Silk is a natural protein fiber, some forms of which can be woven into textiles. The best-known type of silk is obtained from cocoons made by the larvae of the mulberry silkworm Bombyx mori reared in captivity (sericulture). The shimmering appearance for which silk is prized comes from the fibers' triangular prism-like structure which allows silk cloth to refract incoming light at different angles.
They were you as amour in sort for Ghangis Khan army if hit a arrow it pierce the skin but not the silk enabling the person to pull it out quickly.

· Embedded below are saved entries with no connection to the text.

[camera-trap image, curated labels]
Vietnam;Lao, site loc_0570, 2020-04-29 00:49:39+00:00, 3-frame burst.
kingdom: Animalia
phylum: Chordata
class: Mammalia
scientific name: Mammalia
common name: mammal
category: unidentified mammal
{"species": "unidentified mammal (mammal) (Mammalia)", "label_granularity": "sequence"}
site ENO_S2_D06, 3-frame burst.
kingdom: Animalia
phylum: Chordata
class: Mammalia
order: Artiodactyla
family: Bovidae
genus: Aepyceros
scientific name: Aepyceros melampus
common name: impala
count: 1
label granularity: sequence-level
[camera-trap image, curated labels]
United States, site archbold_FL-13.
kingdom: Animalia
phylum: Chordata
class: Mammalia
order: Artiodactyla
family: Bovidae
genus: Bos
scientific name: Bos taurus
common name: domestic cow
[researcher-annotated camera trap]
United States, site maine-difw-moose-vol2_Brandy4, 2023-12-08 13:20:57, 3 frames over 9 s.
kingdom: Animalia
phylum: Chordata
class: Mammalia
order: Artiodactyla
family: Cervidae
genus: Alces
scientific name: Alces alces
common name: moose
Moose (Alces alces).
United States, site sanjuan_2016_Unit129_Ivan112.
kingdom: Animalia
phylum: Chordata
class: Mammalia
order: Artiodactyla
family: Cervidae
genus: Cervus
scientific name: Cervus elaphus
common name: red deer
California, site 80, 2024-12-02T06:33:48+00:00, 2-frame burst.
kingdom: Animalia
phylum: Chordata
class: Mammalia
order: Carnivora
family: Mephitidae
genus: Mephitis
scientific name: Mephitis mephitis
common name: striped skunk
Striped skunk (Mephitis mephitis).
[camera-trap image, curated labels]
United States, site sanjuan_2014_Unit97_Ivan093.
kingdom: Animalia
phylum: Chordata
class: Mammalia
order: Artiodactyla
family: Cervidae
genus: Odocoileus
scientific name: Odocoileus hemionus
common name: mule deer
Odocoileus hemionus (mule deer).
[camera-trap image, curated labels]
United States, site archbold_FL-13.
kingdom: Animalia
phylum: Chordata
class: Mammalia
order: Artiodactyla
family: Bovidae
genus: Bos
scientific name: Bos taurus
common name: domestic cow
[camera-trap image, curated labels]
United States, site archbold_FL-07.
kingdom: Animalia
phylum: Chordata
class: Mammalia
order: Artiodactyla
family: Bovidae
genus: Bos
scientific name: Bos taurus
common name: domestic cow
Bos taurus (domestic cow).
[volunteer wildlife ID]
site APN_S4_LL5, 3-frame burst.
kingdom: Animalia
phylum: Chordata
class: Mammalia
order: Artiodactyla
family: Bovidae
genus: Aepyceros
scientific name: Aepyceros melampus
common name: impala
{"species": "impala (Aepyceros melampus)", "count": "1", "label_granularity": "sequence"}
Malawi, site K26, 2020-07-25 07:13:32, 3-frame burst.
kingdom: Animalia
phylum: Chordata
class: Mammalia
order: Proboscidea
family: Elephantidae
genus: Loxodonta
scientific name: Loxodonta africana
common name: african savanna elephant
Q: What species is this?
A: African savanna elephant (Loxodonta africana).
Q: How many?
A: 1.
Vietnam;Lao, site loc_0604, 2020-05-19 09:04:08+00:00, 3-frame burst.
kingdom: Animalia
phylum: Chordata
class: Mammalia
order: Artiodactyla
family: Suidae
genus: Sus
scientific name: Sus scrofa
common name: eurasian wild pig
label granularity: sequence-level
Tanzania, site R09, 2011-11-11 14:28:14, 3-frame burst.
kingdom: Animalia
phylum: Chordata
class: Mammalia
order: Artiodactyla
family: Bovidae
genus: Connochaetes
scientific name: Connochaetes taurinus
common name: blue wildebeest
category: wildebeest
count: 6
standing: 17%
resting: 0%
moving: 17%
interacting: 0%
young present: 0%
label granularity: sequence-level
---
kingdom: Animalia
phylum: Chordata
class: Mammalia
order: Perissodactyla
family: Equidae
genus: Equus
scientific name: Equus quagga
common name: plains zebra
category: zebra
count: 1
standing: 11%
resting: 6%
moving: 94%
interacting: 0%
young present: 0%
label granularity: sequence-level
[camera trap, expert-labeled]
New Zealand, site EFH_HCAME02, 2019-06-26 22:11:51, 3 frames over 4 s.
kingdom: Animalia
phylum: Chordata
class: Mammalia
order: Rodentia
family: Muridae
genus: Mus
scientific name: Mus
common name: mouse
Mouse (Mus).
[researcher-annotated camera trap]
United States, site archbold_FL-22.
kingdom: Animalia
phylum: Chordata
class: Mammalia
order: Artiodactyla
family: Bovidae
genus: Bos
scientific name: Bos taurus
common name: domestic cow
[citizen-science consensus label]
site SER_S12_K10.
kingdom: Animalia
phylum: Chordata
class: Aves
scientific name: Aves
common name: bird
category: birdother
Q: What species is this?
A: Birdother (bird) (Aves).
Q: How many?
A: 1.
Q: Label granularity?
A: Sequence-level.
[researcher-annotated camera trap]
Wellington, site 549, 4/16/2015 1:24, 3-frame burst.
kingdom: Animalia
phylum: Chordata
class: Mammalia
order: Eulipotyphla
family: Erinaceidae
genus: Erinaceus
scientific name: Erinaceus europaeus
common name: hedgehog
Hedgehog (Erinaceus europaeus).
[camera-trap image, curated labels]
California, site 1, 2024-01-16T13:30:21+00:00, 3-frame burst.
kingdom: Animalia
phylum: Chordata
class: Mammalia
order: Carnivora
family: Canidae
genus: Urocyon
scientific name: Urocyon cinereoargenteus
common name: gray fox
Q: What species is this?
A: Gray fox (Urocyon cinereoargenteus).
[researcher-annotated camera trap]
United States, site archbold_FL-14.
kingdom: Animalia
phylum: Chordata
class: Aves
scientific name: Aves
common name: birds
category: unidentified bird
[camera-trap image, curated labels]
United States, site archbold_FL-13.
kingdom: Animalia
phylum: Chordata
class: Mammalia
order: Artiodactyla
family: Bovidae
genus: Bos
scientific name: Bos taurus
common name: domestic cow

Silk's good absorbency makes it comfortable to wear in warm weather and while active. Its low conductivity keeps warm air close to the skin during cold weather. It is often used for clothing such as shirts, blouses, formal dresses, high fashion clothes, negligees, pyjamas, robes, skirtsuits, sun dresses and underwear.
Silk's elegant, soft luster and beautiful drape makes it perfect for many furnishing applications. It is used for upholstery, wall coverings, window treatments (if blended with another fiber), rugs, bedding and wall hangings.
While on the decline now, due to artificial fibers, silk has had many uses; parachutes, bicycle tires, comforter filling and artillery gunpowder bags. From the blackpowder era, until roughly World War I, early bulletproof vests were made from silk. A special manufacturing process makes it suitable as non-absorbable surgical sutures. Chinese doctors have used it to make prosthetic arteries. Silk cloth is also used as a material on which to write.